(Exercise):
Rewrite the lines below, changing every "championship banner" to "team pennant" and keeping everything else the same. Leave out the pictures.

* * *

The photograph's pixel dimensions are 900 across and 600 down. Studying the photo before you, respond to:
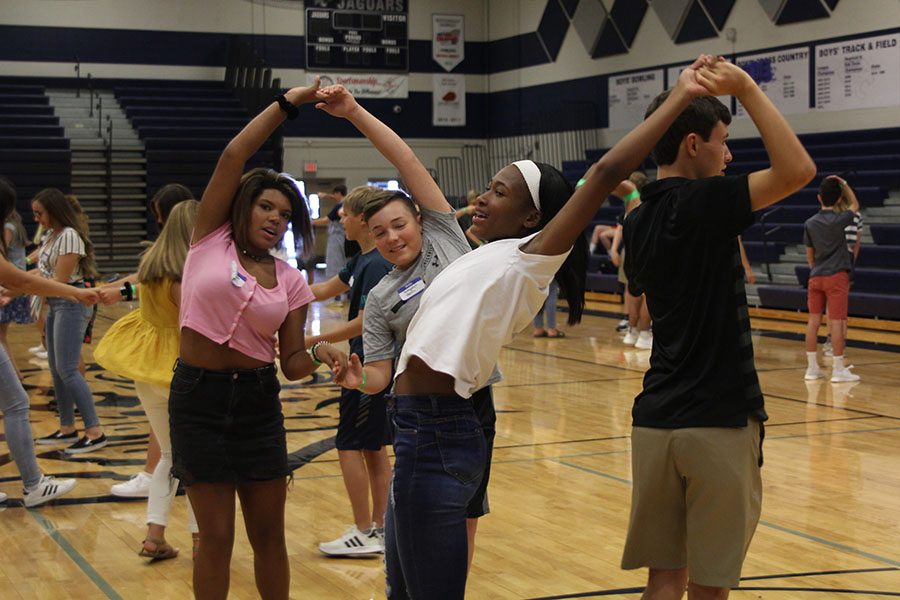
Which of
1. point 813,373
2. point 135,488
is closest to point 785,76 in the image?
point 813,373

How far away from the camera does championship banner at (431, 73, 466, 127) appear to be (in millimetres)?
25734

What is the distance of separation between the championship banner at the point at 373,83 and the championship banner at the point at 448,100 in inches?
29.8

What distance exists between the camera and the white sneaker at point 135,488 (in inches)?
237

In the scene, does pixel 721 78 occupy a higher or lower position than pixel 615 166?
higher

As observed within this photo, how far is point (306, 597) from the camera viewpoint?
14.6ft

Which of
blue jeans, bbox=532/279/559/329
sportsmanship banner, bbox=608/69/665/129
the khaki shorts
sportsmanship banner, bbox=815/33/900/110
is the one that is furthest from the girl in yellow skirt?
sportsmanship banner, bbox=608/69/665/129

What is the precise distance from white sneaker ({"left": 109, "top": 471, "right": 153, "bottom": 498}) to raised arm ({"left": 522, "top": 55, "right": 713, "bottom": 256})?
408 cm

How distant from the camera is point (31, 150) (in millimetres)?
20688

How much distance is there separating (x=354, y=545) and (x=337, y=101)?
2.32 metres

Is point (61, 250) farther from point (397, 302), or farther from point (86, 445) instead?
point (397, 302)

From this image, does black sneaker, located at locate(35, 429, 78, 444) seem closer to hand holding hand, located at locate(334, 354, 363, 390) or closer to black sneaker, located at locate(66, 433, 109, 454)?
black sneaker, located at locate(66, 433, 109, 454)

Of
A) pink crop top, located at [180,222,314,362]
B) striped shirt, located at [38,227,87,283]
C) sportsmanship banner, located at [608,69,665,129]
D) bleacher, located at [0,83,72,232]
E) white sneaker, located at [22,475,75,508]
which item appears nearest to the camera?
pink crop top, located at [180,222,314,362]

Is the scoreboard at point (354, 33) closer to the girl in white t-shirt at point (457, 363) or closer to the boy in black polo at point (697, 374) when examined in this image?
the boy in black polo at point (697, 374)

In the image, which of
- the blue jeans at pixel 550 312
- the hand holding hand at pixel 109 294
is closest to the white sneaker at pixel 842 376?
the blue jeans at pixel 550 312
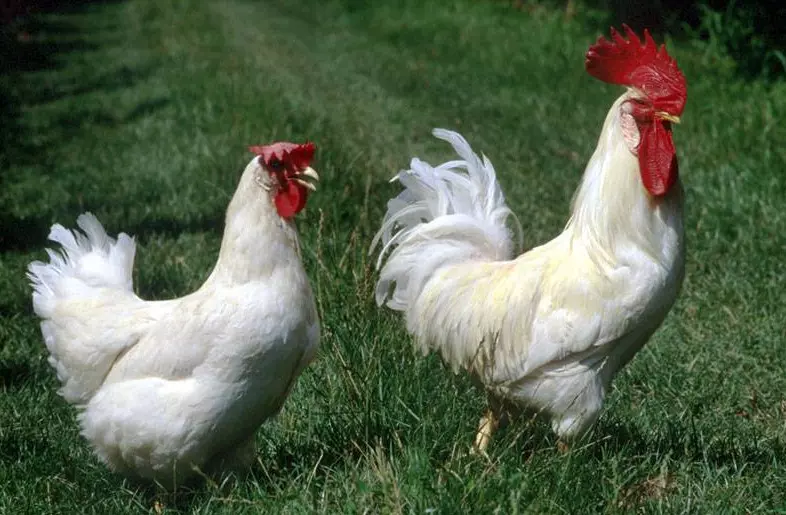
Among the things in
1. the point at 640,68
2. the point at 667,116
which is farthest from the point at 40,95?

* * *

(Answer to the exercise):
The photograph's pixel dimensions are 900 across and 600 down. Studying the photo before you, respond to:
Which of
1. point 813,373
2. point 135,488
is closest to point 785,76 in the image?
point 813,373

How far away from the camera does team pennant at (431, 73, 466, 127) appear to be (in millimetres)?
25734

What is the distance of separation between the team pennant at the point at 373,83 and the team pennant at the point at 448,100 in inches?
29.8

What distance exists between the camera and the white sneaker at point 135,488 (in inches)?
237

In the scene, does pixel 721 78 occupy a higher or lower position than pixel 615 166?
higher

As observed within this photo, how far is point (306, 597) from the camera viewpoint?
14.6ft

Which of
blue jeans, bbox=532/279/559/329
sportsmanship banner, bbox=608/69/665/129
the khaki shorts
sportsmanship banner, bbox=815/33/900/110
is the one that is furthest from the girl in yellow skirt?
sportsmanship banner, bbox=608/69/665/129

What is the precise distance from white sneaker ({"left": 109, "top": 471, "right": 153, "bottom": 498}) to raised arm ({"left": 522, "top": 55, "right": 713, "bottom": 256})?
408 cm

How distant from the camera is point (31, 150) (in millimetres)?
20688

How much distance is there separating (x=354, y=545) and (x=337, y=101)?
2.32 metres

Is point (61, 250) farther from point (397, 302), or farther from point (86, 445) instead?
point (397, 302)

From this image, does black sneaker, located at locate(35, 429, 78, 444) seem closer to hand holding hand, located at locate(334, 354, 363, 390) or closer to black sneaker, located at locate(66, 433, 109, 454)?
black sneaker, located at locate(66, 433, 109, 454)

Of
A) pink crop top, located at [180,222,314,362]
B) striped shirt, located at [38,227,87,283]
C) sportsmanship banner, located at [608,69,665,129]
D) bleacher, located at [0,83,72,232]
E) white sneaker, located at [22,475,75,508]
which item appears nearest to the camera?
pink crop top, located at [180,222,314,362]

Is the scoreboard at point (354, 33) closer to the girl in white t-shirt at point (457, 363) or closer to the boy in black polo at point (697, 374) when examined in this image?
the boy in black polo at point (697, 374)

In the image, which of
- the blue jeans at pixel 550 312
- the hand holding hand at pixel 109 294
is closest to the white sneaker at pixel 842 376?
the blue jeans at pixel 550 312
Among the things in
1. the point at 640,68
2. the point at 667,116
which is farthest from the point at 40,95?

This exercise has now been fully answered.